PrimeGrid Races 2018

lane42 · Sep 17, 2018

Yes,i guess ill leave it at 6 cores 1 thread for now.

zzuupp · Sep 18, 2018

Good timing for me. I was just gonna say that I should drop two more shortly. They did.

I got the other box going as well. Too lazy to check.

crashtech · Sep 18, 2018

These WUs run long! I'm wondering how many threads can be assigned to each task before diminishing returns get too bad.

TennesseeTony · Sep 18, 2018

6 to 8 threads perform about the same...

StefanR5R · Sep 18, 2018

Diminishing returns or not, with the longer running LLR subprojects it is IMO still worthwhile to give a task all threads it can get, after it has been determined how many concurrent tasks the particular processor optimally supports.

Ken g6 · Sep 18, 2018

StefanR5R said:
Diminishing returns or not, with the longer running LLR subprojects it is IMO still worthwhile to give a task all threads it can get, after it has been determined how many concurrent tasks the particular processor optimally supports.

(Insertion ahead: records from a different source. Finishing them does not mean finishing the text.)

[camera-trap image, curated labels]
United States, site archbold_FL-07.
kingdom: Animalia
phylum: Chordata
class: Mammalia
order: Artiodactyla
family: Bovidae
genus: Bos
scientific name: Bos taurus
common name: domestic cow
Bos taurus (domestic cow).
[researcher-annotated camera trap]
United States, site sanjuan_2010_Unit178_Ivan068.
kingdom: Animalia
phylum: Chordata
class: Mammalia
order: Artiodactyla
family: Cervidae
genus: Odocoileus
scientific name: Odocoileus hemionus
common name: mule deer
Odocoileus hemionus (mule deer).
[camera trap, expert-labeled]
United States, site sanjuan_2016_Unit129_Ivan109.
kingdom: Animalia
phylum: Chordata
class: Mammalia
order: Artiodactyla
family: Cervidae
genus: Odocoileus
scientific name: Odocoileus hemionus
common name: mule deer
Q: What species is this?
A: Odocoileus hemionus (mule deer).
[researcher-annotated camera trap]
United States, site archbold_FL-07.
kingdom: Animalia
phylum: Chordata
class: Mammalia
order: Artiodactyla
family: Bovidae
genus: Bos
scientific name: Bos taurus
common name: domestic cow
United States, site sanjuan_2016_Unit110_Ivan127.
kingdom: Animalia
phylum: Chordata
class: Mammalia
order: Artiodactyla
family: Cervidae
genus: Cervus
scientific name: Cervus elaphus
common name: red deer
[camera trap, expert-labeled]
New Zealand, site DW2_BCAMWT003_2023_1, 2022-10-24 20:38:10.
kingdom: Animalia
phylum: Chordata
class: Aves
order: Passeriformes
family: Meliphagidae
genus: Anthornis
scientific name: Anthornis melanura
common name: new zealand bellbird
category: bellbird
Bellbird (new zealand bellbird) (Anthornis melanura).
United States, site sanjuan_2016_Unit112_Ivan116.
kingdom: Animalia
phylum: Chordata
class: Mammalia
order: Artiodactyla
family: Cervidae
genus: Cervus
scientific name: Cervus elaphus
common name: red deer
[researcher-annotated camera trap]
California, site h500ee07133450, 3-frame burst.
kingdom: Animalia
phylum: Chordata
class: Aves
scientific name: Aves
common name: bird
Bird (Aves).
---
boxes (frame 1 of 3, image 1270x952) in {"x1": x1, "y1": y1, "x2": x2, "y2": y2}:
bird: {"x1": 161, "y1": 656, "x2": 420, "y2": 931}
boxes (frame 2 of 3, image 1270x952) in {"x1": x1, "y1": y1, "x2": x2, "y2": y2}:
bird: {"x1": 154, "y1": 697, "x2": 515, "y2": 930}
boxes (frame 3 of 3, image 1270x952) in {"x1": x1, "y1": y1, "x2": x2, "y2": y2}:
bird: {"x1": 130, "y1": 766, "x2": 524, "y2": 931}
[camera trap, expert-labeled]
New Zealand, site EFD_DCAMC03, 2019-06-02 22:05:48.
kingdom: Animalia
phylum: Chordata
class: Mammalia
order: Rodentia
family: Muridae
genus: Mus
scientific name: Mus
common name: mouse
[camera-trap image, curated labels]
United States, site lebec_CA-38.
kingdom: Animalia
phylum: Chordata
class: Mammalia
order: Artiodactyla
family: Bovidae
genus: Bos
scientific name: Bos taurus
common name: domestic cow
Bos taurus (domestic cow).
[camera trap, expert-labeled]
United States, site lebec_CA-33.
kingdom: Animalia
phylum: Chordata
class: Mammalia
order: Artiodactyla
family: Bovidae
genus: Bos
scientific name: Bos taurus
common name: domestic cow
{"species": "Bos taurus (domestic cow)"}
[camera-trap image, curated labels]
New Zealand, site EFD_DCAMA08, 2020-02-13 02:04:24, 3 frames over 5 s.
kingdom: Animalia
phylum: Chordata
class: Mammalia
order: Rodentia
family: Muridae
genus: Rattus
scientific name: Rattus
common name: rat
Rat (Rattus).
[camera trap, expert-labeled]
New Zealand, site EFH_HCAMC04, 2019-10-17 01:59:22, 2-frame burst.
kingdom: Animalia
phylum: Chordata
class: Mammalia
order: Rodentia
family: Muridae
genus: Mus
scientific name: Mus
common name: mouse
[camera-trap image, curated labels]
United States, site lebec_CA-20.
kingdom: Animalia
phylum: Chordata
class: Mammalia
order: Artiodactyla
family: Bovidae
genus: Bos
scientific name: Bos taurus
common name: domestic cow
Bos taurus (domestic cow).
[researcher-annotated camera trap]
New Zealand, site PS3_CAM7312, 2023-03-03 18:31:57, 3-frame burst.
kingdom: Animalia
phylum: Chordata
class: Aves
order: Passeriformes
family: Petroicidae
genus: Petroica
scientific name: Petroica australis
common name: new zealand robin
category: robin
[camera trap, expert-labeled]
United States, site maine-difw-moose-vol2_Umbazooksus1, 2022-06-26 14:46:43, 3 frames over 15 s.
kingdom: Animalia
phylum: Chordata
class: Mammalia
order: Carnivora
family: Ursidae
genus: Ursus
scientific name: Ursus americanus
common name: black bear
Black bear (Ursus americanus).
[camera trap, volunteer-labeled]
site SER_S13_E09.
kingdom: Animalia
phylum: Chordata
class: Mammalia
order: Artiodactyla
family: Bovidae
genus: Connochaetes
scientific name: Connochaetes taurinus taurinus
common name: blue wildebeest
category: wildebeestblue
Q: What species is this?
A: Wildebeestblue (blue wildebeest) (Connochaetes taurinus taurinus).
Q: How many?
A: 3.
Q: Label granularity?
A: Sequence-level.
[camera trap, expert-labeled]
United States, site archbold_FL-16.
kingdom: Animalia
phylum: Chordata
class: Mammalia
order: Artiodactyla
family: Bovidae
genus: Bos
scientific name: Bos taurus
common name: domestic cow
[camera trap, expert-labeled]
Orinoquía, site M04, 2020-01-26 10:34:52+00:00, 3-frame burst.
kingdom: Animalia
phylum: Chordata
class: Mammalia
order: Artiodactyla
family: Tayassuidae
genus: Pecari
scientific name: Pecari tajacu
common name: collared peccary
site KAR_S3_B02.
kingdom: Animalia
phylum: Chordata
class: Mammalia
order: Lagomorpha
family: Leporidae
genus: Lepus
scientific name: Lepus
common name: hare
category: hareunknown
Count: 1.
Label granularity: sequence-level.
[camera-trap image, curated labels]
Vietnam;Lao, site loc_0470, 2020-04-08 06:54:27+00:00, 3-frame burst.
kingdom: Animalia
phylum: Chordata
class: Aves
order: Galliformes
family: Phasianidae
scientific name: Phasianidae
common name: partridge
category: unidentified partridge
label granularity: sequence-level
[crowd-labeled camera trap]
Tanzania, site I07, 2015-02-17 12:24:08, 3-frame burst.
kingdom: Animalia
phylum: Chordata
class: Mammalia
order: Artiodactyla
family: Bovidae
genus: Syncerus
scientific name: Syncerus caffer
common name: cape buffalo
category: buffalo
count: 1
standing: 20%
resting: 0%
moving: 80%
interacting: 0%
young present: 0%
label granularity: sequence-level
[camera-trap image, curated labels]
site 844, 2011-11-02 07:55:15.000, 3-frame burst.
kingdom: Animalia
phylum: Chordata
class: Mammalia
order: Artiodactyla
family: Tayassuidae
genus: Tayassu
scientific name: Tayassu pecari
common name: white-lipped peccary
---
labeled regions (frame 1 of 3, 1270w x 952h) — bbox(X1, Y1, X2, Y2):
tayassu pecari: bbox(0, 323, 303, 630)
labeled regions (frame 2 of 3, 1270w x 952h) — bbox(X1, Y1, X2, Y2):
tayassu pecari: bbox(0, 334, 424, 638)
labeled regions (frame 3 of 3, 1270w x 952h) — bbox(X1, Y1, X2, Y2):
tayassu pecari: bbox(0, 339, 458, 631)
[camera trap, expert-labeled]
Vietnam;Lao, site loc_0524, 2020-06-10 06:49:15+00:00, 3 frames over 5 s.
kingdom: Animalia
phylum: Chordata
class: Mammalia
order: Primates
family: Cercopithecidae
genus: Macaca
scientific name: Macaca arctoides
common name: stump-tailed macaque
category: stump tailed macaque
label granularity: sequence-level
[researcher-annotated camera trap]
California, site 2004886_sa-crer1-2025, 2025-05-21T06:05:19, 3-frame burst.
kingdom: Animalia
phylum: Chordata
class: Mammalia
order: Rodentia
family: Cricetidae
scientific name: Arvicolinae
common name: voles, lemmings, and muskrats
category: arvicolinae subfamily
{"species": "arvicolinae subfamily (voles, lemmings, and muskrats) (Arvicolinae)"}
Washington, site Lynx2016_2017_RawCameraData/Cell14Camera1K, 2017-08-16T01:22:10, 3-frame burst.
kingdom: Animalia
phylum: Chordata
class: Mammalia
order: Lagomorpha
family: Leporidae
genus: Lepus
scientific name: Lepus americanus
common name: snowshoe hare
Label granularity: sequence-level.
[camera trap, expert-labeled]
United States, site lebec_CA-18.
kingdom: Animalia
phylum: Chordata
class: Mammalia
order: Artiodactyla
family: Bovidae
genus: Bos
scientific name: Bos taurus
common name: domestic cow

Seems like once one guy found leaving one hyper-thread free helped, but that may only happen on systems that are busy doing other stuff as well.

StefanR5R · Sep 18, 2018

Ken g6 said:
Seems like once one guy found leaving one hyper-thread free helped, but that may only happen on systems that are busy doing other stuff as well.

Do you mean this guy? Can he be trusted?

--------
If there is just light background load, it may fit well into the idle periods which are left when LLR runs with a higher thread count per process. (E.g., I am seeing a processor load of ~690 % with 7 threads, 1000..1040 % with 11 threads...)

StefanR5R said:
all threads it can get,

If there is a more demanding background load, then "all threads it can get" does not include the number of hardware threads which the operator wants to dedicate to that other load. :-)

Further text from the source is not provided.